Bogtha · Slashdot Mirror

Re:Valid Markup != Good Code on NYTimes.com Hand-Codes HTML & CSS · 2008-04-30 06:28 · Score: 1

Google, in particular, has stripped down their web code to the bare minimum

I don't believe that's true. Please see this comment. I'd be interested to hear of any evidence otherwise though.

Apathy is being indifferent; this is an intentional decision.

Apathy isn't something that happens by mistake you know, you can be intentionally apathetic. They made the decision to pay no heed to the specifications. That's apathy. Feel free to disagree, but there's not much point in arguing word definitions, my meaning is clear by now.

You might say that browsers change, thus breaking these non-fully-standard sites, but it's a spurious argument: everyone *will* make the changes, it won't them take very long, and they *still* won't care about the deviations from the new spec.

So syntax mistakes you made earlier for no good reason may cause more work at an undetermined point in the future, and you feel confident in saying that it will be easy to fix. Care to back that up? For a lot of organisations, making any changes to their sites whatsoever entails hiring a consultant.

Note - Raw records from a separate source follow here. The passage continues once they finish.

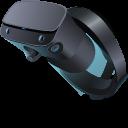 Oculus Rift S VR Headset Pointer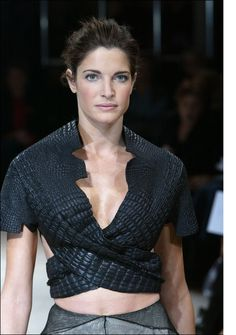Azzedine Alaia haute couture printemps-été 2003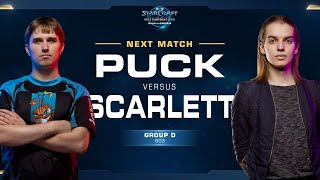 Scarlett vs puCK ZvP - Group D Winners - WCS Challenger NA Season 2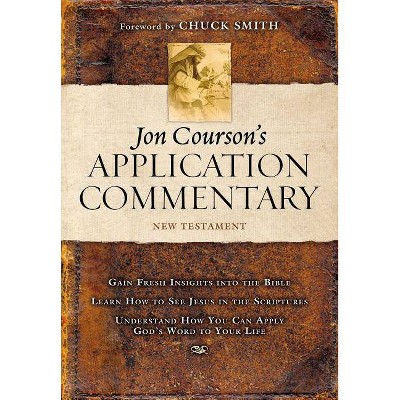New Testament Volume 3 - (Jon Courson's Application Commentary) by  Jon Courson (Hardcover)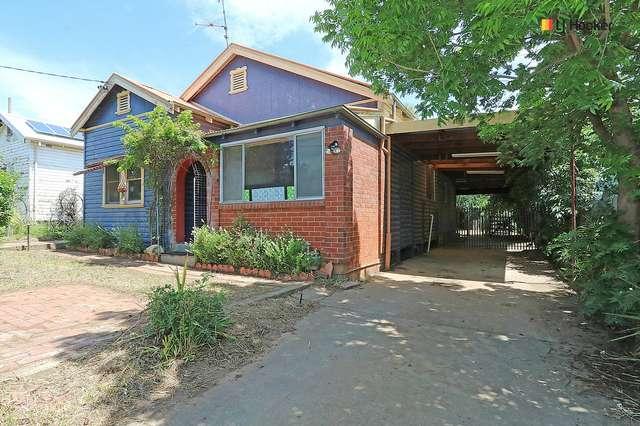 16 Roma Street, Wagga Wagga NSW 2650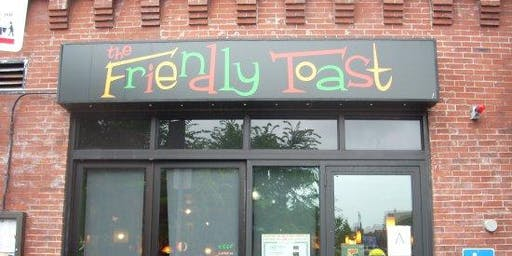Free Stump Trivia at The Friendly Toast in Back Bay Boston!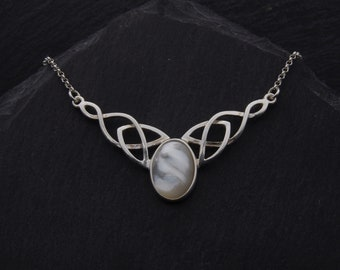 Mother Of Pearl Necklace Celtic Trinity Knot Sterling Silver Wedding Jewelry. Pagan Necklace Witch Jewelry Scottish Gifts. Elven Jewelry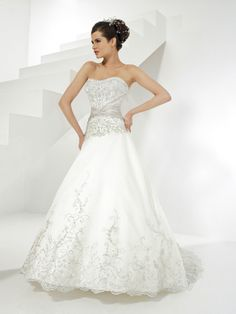 Ball Gown Sweetheart Lace Satin Chapel Train Embroidery Wedding Dresses Shop uk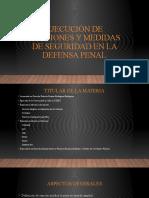 PRESENTACIÓN PDF CLASE 1 Ejecución de sanciones y medidas de seguridad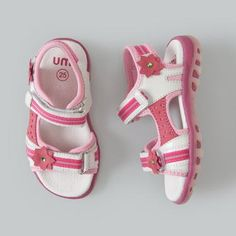 Umi Shoes Has You Covered For All Your Summer Steps! {Umi Review & $60 Gift Card Giveaway!} | Minnesota Mama's Must Haves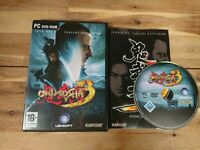 Onimusha 3 Capcom PC Game Complete Good Condition With Manual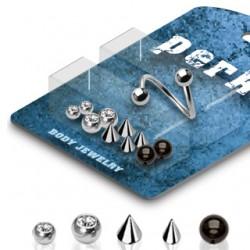 Pack de piercings micro-spirales 1 - Embouts divers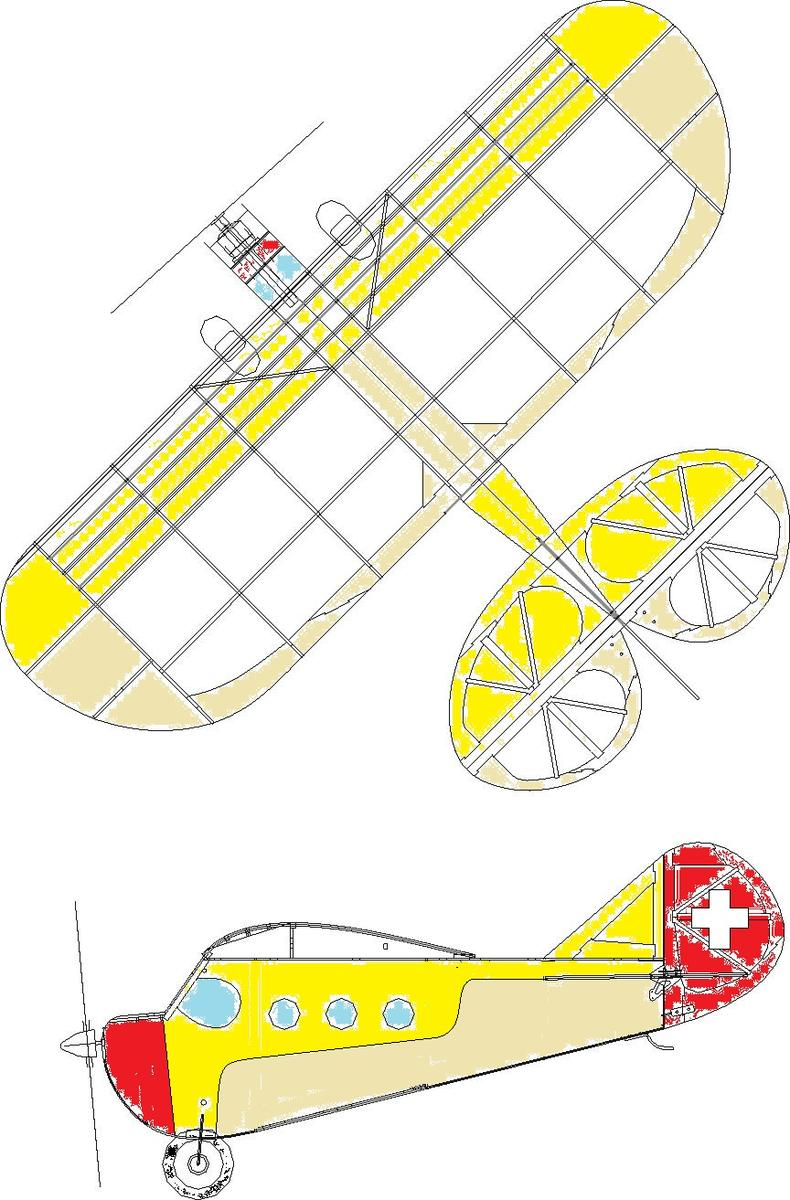 Name: Skybuggy Swiss.jpg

That's not an expense you want popping up at inopportune moments.

Re:W3C on NYTimes.com Hand-Codes HTML & CSS · 2008-04-30 06:12 · Score: 1

Citation, please?

If you want the authoritative source, you'll have to buy the ISO 8879:1986 standard, it costs around EUR140. Aren't "open standards" like HTML great?

I've read the HTML spec and see nothing of the sort.

The HTML specification defines the content model, not how the syntax should be parsed. It gives a brief overview in the introductory material for people unfamiliar with SGML, but it's incomplete and refers readers to the SGML standard I just mentioned. It does, however briefly mention the shorthand syntax in the appendix, which is probably why you missed it.

The purpose for checking attributes is to avoid running into conflicts with future attributes that might be declared as part of the standard.

No, that might be your reason to use a validator, but it's not the validator's purpose in checking them. The validator's purpose in checking them is because it is a syntax checker, and the syntax defines which attributes are acceptable. To complain that a syntax checker is pointing out syntax errors is ludicrous. If you don't want to know about syntax errors, don't use a syntax checker.

strict attribute checking is a waste of time and effort

This has nothing to do with strict attribute checking. The validator doesn't reject XHTML-style empty elements because it thinks the slash is an attribute it doesn't recognise, it rejects it because the element is opened and the greater-than sign becomes character data. This gives rise to problems such as having character data within the <head> element where it isn't permissible, which is a problem quite different to an incorrect attribute.

the HTML standard is fundamentally flawed in that it did not provide a clean, standard way of providing arbitrary tagging of elements with additional information except through attributes, and a strict attribute check makes that impossible.

Look up the class attribute. That's exactly what it's for.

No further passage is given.